In 2020, 24 infrastructure projects worth 17.846 billion U.S. dollars were carried out, generating 210,180 jobs, according to the academic, who is also coordinator of the China-Mexico Studies Center at the National Autonomous University of Mexico.

“It is a very dynamic relationship that has a lot to do with the subject of infrastructure projects, and everything indicates that it will continue to grow in the region,” he said, noting “the important diversification in recent years” in cooperation.

Data presented by the network in the “Monitor of Chinese Infrastructure in Latin America and the Caribbean 2021” show the main characteristic of China’s recent infrastructure projects in LAC is “their significant” diversification, said Dussel Peters.

From 2005 to 2009, 100 percent of projects were in energy; from 2015 to 2020, infrastructure projects were concentrated in transportation, with 39 projects accounting for 47.71 percent.

Five infrastructure projects were launched last year in Mexico, including the participation of the China Communications Construction Company in the Mayan Train, with an estimated investment of 772 million U.S. dollars, and generating around 80,000 jobs, said the academic.

For the members of the network, according to Dussel Peters, the relationship between China and the Latin American region is on the right track, but further mutual knowledge and understanding is required to better understand needs of both.

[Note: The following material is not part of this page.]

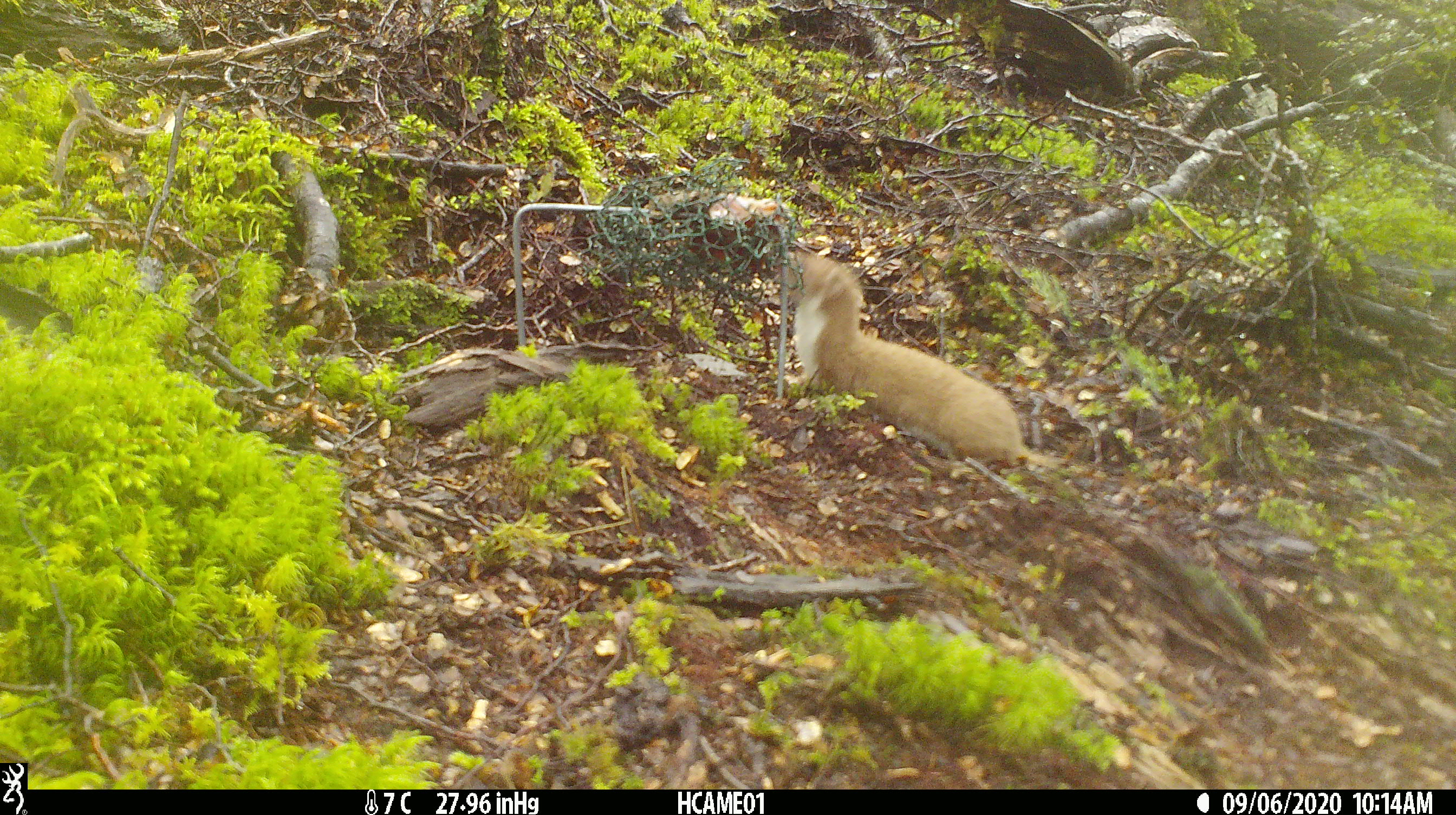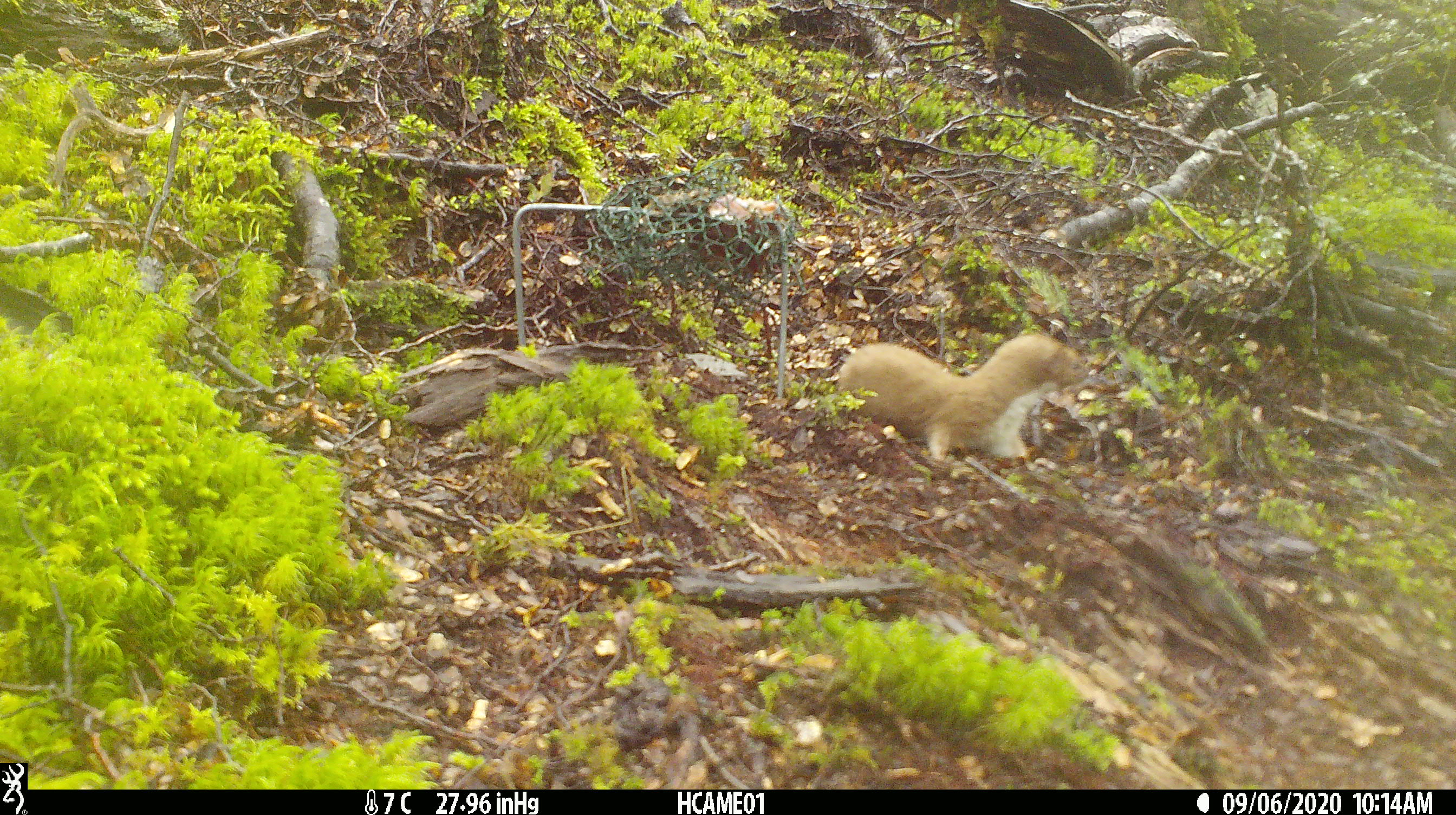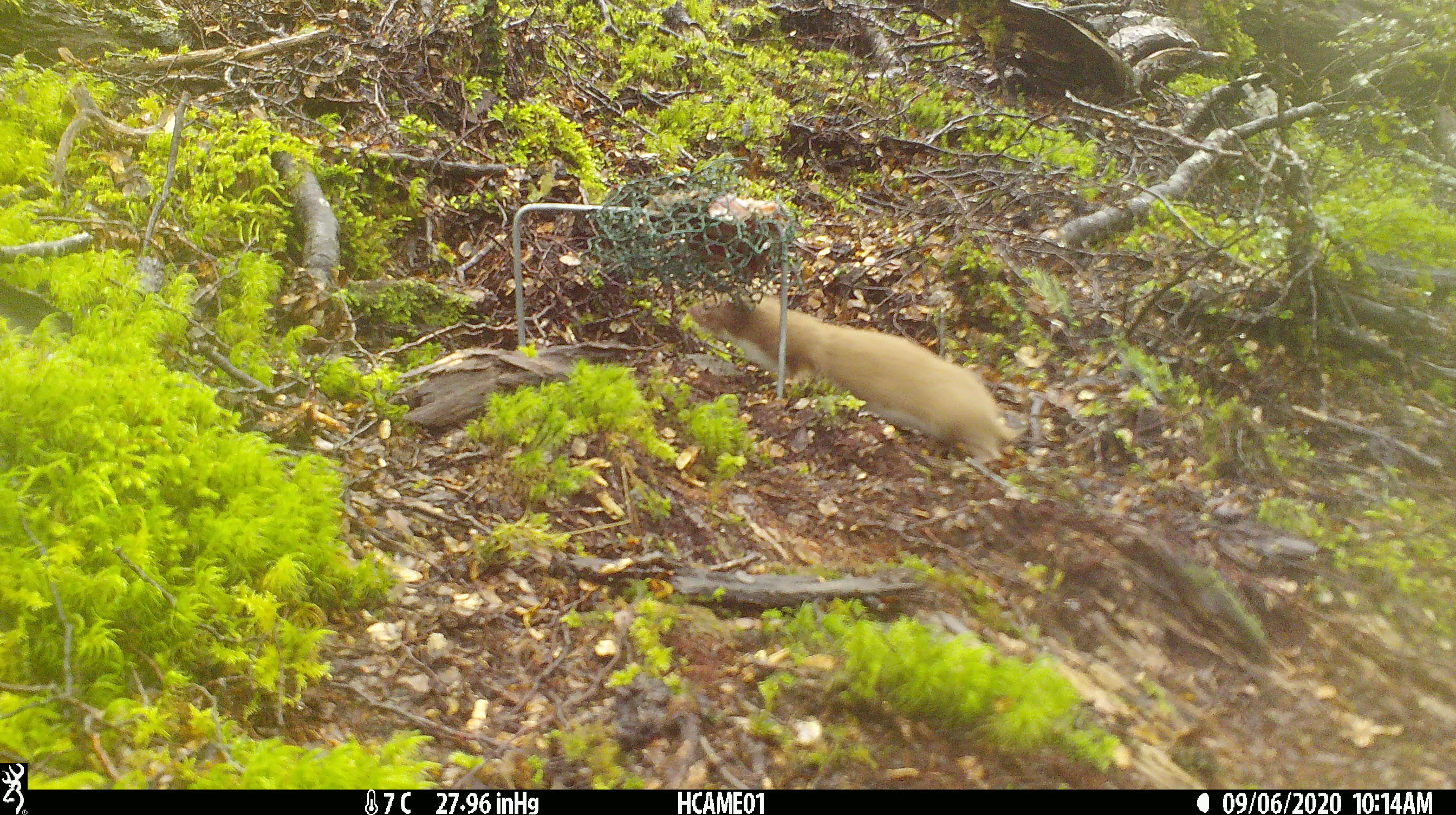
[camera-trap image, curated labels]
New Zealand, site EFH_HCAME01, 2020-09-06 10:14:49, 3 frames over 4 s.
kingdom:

Interest in “China’s presence in tourism, in learning through the Chinese-Mandarin language and other areas” will also continue to grow in Latin America, “and that is why we have to improve … learning about China,” he said.

He also believes it is necessary for both parties to redirect cooperation through the Forum of the Community of Latin American and Caribbean States (CELAC) and China, to “take advantage of a series of proposals to promote economic zones, trade, investment, science, technology, education and other topics of common interest.”

“I believe that a new dynamic is required for this China-CELAC Forum,” he concluded.